What is asked: Continue the question-and-answer text about MySQL's GROUP_CONCAT error from the point where it stops.

Document extract:
I have a table of products and want to select all the IDs as a comma separated string. When I run the following query:
SELECT GROUP_CONCAT(p.id SEPARATOR ',') FROM products p GROUP BY 1
I receive the error:
Can't group on 'GROUP_CONCAT(p.id SEPARATOR ',')'
However, if I change the query to:
SELECT id, GROUP_CONCAT(p.id SEPARATOR ',') FROM products p GROUP BY 1
Then it returns a row for each product with two columns, each column with a matching product ID in it. This is not what I want, but I'm showing this query to demonstrate that selecting an additional column causes the error to go away.
Why can't GROUP_CONCAT() can't be used by itself?
If you want to group all found rows into one, then you don't need a GROUP BY
clause at all.
From the docs:
If you use a group function in a statement containing no GROUP BY clause, it is equivalent to grouping on all rows.

Entries:
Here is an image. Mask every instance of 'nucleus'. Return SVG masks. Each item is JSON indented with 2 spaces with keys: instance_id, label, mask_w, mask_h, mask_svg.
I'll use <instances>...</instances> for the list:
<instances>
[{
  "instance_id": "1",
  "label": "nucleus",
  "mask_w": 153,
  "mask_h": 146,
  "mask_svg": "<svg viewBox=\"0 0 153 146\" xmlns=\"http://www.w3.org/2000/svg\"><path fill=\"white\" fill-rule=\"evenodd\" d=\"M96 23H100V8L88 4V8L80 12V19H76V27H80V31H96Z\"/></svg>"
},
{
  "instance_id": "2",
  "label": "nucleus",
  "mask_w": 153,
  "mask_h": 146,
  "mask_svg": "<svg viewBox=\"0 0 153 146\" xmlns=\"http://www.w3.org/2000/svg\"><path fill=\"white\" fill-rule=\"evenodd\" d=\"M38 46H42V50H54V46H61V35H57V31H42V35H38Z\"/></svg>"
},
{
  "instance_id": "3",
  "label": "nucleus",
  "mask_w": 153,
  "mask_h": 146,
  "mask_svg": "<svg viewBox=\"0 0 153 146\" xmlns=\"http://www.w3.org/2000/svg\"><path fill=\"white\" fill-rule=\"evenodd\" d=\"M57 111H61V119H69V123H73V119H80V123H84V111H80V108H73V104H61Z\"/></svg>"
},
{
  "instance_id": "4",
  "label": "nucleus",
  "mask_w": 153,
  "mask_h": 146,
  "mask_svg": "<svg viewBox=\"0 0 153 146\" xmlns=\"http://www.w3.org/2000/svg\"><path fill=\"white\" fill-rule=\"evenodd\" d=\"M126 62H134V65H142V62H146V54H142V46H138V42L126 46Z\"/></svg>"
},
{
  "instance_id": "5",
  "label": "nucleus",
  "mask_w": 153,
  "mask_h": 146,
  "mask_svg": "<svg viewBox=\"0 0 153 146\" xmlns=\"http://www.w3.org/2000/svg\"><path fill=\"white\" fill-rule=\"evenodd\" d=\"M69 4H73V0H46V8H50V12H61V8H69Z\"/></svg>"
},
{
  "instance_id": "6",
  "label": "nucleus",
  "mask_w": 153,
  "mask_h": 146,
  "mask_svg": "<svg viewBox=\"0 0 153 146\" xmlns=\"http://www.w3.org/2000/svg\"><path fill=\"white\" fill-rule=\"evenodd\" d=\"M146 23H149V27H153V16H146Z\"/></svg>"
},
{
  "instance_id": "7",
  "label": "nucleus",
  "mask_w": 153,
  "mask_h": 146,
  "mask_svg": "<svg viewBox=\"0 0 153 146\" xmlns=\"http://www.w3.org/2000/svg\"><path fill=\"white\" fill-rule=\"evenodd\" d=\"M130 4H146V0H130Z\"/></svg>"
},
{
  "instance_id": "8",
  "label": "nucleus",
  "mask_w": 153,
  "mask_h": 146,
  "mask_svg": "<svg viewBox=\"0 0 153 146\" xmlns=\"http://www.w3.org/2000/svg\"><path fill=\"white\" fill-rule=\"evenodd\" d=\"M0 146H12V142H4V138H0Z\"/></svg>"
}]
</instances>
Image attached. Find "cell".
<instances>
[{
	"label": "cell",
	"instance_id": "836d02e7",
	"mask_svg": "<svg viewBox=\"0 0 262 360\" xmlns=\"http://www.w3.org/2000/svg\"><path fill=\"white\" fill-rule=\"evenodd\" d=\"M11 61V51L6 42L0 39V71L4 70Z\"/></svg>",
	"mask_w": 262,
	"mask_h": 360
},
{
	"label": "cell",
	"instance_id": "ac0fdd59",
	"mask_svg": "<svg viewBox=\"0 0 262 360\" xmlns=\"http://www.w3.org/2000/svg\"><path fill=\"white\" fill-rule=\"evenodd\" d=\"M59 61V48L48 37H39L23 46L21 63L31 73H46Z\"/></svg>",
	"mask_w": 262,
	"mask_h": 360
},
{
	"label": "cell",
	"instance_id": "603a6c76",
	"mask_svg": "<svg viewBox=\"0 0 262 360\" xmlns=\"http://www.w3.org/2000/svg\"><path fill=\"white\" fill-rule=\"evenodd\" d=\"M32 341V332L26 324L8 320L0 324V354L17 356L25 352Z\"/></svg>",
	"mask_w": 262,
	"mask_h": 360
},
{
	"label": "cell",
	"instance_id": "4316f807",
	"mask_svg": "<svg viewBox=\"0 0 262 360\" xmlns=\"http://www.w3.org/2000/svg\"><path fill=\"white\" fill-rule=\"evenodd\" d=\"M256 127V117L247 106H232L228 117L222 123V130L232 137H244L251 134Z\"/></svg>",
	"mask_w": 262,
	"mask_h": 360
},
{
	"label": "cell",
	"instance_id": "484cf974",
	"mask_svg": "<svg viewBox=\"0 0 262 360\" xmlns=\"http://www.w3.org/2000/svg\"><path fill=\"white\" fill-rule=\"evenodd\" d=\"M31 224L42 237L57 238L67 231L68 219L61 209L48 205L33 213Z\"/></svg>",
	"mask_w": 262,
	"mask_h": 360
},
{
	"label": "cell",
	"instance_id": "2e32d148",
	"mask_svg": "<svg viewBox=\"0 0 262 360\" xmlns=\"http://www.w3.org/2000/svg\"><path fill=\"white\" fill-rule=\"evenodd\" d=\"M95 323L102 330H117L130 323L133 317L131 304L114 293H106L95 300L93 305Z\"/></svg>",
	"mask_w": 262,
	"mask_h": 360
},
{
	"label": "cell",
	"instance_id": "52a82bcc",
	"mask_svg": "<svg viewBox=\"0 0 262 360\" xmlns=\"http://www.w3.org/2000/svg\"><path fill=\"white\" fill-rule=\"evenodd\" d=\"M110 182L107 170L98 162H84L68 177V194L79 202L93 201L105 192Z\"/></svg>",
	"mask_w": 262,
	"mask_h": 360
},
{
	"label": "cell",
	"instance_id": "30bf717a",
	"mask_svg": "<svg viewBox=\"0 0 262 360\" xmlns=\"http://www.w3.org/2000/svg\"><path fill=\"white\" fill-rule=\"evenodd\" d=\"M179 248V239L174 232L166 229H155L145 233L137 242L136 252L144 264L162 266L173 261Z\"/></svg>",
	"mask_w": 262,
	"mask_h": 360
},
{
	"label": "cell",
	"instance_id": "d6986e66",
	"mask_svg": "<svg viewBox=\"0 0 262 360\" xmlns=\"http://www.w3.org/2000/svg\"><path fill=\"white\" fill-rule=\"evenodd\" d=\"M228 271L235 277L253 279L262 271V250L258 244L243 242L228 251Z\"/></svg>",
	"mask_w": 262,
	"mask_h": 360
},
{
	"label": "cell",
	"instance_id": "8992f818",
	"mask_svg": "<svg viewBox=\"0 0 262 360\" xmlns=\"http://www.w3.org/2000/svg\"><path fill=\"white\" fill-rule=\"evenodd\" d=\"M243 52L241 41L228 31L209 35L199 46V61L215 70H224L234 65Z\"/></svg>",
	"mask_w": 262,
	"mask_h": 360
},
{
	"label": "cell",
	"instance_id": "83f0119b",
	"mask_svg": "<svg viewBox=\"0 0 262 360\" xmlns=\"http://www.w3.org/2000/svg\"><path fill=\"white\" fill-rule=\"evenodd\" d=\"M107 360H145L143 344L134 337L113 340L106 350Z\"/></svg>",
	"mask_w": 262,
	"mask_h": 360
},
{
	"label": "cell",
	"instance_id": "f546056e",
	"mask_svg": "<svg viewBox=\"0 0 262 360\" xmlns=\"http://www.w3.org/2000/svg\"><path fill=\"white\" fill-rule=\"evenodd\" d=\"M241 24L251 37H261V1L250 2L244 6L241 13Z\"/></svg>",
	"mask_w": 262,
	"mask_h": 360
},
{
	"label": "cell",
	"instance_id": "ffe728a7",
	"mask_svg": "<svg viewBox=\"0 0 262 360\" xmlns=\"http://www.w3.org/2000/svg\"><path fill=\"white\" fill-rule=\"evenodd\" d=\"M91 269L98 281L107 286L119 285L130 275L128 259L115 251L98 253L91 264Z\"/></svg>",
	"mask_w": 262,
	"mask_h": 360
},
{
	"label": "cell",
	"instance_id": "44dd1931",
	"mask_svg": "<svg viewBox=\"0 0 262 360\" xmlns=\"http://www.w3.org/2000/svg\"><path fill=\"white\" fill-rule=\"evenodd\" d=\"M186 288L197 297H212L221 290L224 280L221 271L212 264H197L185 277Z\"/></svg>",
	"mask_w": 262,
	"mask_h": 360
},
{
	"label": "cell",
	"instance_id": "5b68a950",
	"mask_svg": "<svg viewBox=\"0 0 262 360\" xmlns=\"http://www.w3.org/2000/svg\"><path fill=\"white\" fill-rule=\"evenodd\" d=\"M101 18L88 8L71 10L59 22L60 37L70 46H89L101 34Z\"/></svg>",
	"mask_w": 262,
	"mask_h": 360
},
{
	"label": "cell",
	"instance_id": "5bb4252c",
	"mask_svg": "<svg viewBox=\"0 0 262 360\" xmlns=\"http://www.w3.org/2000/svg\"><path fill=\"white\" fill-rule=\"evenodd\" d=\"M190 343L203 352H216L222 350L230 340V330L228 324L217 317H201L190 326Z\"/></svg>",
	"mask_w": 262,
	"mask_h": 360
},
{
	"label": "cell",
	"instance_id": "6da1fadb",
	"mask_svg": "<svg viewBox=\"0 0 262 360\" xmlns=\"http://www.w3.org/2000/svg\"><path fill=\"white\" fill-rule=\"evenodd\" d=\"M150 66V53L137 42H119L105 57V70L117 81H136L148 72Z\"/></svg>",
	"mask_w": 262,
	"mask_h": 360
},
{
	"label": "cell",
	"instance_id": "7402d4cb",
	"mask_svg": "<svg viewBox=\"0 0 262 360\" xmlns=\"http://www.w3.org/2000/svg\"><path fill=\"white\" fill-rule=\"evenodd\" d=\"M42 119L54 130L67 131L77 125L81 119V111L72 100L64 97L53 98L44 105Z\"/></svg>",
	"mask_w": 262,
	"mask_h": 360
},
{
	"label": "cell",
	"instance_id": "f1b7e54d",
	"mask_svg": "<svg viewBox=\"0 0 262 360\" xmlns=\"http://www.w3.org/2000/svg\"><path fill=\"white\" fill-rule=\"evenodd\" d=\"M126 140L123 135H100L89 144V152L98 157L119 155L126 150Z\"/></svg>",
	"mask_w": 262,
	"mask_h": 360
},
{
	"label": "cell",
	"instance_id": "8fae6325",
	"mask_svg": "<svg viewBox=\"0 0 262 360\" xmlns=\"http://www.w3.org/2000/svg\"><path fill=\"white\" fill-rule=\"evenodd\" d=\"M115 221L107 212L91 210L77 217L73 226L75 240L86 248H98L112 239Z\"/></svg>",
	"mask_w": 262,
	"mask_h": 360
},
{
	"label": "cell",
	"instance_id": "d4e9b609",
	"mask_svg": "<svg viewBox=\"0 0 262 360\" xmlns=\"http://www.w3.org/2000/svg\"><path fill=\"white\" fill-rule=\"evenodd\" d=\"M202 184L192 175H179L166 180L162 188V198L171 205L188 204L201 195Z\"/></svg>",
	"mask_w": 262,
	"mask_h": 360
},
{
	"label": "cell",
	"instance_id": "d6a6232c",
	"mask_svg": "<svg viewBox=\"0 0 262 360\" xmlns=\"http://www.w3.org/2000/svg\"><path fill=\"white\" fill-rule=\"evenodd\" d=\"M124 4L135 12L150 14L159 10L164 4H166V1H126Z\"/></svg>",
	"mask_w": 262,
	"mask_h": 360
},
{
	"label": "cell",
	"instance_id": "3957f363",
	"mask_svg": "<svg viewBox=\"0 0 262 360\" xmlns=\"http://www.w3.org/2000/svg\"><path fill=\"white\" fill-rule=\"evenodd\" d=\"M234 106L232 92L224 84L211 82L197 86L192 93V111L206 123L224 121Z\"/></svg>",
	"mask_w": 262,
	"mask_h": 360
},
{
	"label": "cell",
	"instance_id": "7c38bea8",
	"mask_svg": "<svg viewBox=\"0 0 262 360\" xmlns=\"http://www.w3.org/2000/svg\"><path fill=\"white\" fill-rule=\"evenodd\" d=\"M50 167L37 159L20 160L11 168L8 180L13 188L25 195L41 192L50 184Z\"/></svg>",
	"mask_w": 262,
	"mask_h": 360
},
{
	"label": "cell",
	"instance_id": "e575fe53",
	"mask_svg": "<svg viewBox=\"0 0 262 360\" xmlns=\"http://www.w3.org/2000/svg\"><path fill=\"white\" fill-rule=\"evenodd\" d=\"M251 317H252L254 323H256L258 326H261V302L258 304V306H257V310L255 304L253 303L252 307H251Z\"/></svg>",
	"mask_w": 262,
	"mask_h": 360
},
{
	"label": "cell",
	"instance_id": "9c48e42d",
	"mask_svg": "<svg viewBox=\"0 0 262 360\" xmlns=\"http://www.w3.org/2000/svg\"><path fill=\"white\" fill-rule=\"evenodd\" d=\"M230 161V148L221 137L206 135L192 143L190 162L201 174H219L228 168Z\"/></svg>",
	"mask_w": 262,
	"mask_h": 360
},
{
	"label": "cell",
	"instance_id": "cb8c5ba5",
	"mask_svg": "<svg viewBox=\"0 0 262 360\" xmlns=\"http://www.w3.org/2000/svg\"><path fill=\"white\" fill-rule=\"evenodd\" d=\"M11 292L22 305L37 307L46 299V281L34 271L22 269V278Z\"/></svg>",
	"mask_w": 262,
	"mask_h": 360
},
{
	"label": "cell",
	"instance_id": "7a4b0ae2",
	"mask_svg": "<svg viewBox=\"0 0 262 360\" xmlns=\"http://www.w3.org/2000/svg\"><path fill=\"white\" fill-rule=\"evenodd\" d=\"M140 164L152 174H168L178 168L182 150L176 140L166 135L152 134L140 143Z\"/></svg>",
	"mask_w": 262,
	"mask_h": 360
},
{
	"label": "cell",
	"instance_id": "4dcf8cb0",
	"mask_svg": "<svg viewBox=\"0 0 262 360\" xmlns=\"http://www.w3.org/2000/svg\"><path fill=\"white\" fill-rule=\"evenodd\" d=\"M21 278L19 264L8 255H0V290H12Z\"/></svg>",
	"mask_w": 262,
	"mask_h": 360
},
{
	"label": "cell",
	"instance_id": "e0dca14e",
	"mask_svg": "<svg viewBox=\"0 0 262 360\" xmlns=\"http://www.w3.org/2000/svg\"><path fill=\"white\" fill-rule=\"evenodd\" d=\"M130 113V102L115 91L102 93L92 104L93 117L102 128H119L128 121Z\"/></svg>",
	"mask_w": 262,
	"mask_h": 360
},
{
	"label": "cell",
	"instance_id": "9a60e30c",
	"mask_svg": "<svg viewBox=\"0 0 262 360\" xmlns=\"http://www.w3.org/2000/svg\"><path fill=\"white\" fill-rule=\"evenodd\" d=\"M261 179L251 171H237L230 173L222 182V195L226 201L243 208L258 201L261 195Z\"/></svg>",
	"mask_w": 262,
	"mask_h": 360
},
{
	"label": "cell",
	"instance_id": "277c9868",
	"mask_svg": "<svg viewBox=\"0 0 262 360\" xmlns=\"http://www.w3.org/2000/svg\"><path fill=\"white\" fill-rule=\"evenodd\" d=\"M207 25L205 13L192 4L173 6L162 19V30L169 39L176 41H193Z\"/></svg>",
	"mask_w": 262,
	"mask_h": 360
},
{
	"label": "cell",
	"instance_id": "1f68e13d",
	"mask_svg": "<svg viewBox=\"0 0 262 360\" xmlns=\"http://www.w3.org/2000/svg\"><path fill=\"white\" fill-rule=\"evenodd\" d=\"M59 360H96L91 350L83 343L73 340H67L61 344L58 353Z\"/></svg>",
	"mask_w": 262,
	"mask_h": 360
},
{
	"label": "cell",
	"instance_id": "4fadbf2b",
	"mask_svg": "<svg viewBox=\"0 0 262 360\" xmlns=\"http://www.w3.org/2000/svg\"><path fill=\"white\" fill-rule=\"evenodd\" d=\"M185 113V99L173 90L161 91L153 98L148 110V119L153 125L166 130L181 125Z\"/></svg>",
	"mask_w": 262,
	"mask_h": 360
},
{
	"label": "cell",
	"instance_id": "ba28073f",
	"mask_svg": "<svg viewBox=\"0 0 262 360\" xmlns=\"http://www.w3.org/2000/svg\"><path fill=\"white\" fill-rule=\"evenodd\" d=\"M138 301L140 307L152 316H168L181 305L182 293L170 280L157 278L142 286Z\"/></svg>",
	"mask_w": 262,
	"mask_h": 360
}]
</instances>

The result:
You should be able to just do:
SELECT GROUP_CONCAT(p.id SEPARATOR ',') FROM products p
Note that SEPARATOR ','
is the default and you can just use:
SELECT GROUP_CONCAT(p.id) FROM products p
According to the docs for the SELECT
statement, you can pass a position to GROUP BY
and it will group by that column.
Columns selected for output can be referred to in ORDER BY and GROUP BY clauses using column names, column aliases, or column positions. Column positions are integers and begin with 1 [...] Use of column positions is deprecated because the syntax has been removed from the SQL standard.
So, GROUP BY 1
is interpreted as GROUP BY GROUP_CONCAT(p.id SEPARATOR ',')
, which makes no sense.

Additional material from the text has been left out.